TWO initiatives announced yesterday to replace the work currently done by regional development agencies failed to impress.
I don’t like what I have heard so far about Local Enterprise Partnerships, principally because of the last word in the name.
Partnership is an overused word in quangoland. The denizens of this world have their highly honed definitions of “partnership”, but the concept is rarely put into action.
The idea that different local authorities are going to chip in and spend a huge wedge of their individual resources on a bridge or a road in just one borough is far-fetched.
Local authorities are inevitably parochially minded and will without doubt squabble about how to dish out the dosh. There won’t be agreement, they won’t work together: not unless the structure and resources available to the new LEPs are property vested in them.
As for the £1bn regional growth fund, also announced yesterday, it won’t go far, not after it has been divided up between all regions.
The plan to abolish the North West Development Agency and other RDAs is no surprise. The Conservatives are dogmatically opposed to regional agencies because they emerged a little over a decade ago out of the then Labour government’s ambition to devolve some powers to regional assemblies.
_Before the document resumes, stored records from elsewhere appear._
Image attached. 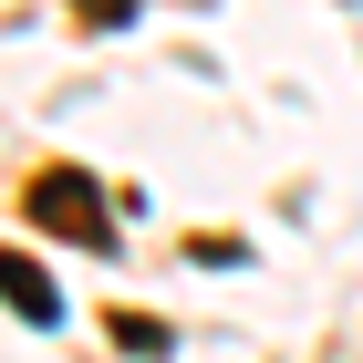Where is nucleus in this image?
<instances>
[{
  "label": "nucleus",
  "instance_id": "3",
  "mask_svg": "<svg viewBox=\"0 0 363 363\" xmlns=\"http://www.w3.org/2000/svg\"><path fill=\"white\" fill-rule=\"evenodd\" d=\"M114 342H125V353H167V322H145V311H125V322H114Z\"/></svg>",
  "mask_w": 363,
  "mask_h": 363
},
{
  "label": "nucleus",
  "instance_id": "2",
  "mask_svg": "<svg viewBox=\"0 0 363 363\" xmlns=\"http://www.w3.org/2000/svg\"><path fill=\"white\" fill-rule=\"evenodd\" d=\"M0 301L21 311V322H62V301H52V280L31 270V259H21V250H0Z\"/></svg>",
  "mask_w": 363,
  "mask_h": 363
},
{
  "label": "nucleus",
  "instance_id": "1",
  "mask_svg": "<svg viewBox=\"0 0 363 363\" xmlns=\"http://www.w3.org/2000/svg\"><path fill=\"white\" fill-rule=\"evenodd\" d=\"M31 218L52 228V239H73V250H114L104 197H94V177H73V167H42V177H31Z\"/></svg>",
  "mask_w": 363,
  "mask_h": 363
},
{
  "label": "nucleus",
  "instance_id": "4",
  "mask_svg": "<svg viewBox=\"0 0 363 363\" xmlns=\"http://www.w3.org/2000/svg\"><path fill=\"white\" fill-rule=\"evenodd\" d=\"M73 11H84V21H104V31H114V21H125V11H135V0H73Z\"/></svg>",
  "mask_w": 363,
  "mask_h": 363
}]
</instances>
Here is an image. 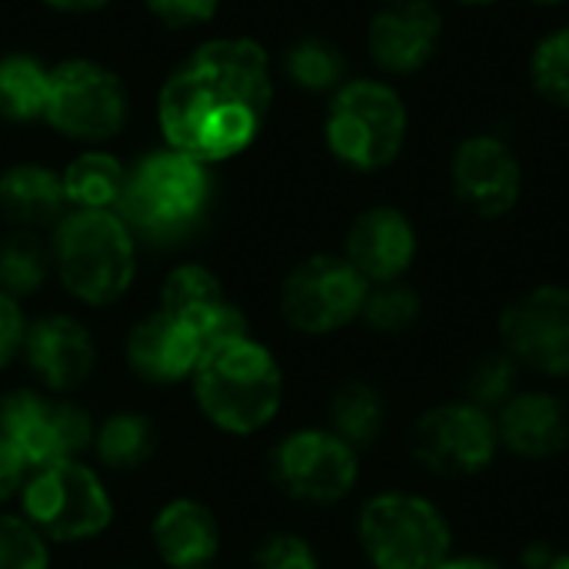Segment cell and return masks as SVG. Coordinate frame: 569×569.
<instances>
[{
    "mask_svg": "<svg viewBox=\"0 0 569 569\" xmlns=\"http://www.w3.org/2000/svg\"><path fill=\"white\" fill-rule=\"evenodd\" d=\"M20 360L27 363L37 387L70 397L97 370V340L80 317L53 310L27 323Z\"/></svg>",
    "mask_w": 569,
    "mask_h": 569,
    "instance_id": "9a60e30c",
    "label": "cell"
},
{
    "mask_svg": "<svg viewBox=\"0 0 569 569\" xmlns=\"http://www.w3.org/2000/svg\"><path fill=\"white\" fill-rule=\"evenodd\" d=\"M117 569H143V567H117Z\"/></svg>",
    "mask_w": 569,
    "mask_h": 569,
    "instance_id": "7bdbcfd3",
    "label": "cell"
},
{
    "mask_svg": "<svg viewBox=\"0 0 569 569\" xmlns=\"http://www.w3.org/2000/svg\"><path fill=\"white\" fill-rule=\"evenodd\" d=\"M357 543L370 569H440L453 557L447 513L410 490H383L360 507Z\"/></svg>",
    "mask_w": 569,
    "mask_h": 569,
    "instance_id": "52a82bcc",
    "label": "cell"
},
{
    "mask_svg": "<svg viewBox=\"0 0 569 569\" xmlns=\"http://www.w3.org/2000/svg\"><path fill=\"white\" fill-rule=\"evenodd\" d=\"M213 200L210 167L173 147L143 153L127 177L117 213L137 240L180 243L207 217Z\"/></svg>",
    "mask_w": 569,
    "mask_h": 569,
    "instance_id": "277c9868",
    "label": "cell"
},
{
    "mask_svg": "<svg viewBox=\"0 0 569 569\" xmlns=\"http://www.w3.org/2000/svg\"><path fill=\"white\" fill-rule=\"evenodd\" d=\"M43 3L60 10V13H93V10L110 7L113 0H43Z\"/></svg>",
    "mask_w": 569,
    "mask_h": 569,
    "instance_id": "8d00e7d4",
    "label": "cell"
},
{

That whole concept fell flat, though, when the great British public reacted to it with the utmost apathy.
There is no sense of people around the North West region sharing a common identity. We do not think of ourselves as north-westerners.
The people of Cumbria live in a very different world to the people of inner city Liverpool or Manchester. Cumbria may as well be on Mars for all the affinity and issues the people there have in common with Scousers. As for Liverpool and Manchester, centuries of history suggest the cities are more likely to be at loggerheads than agree to region-wide economic strategies.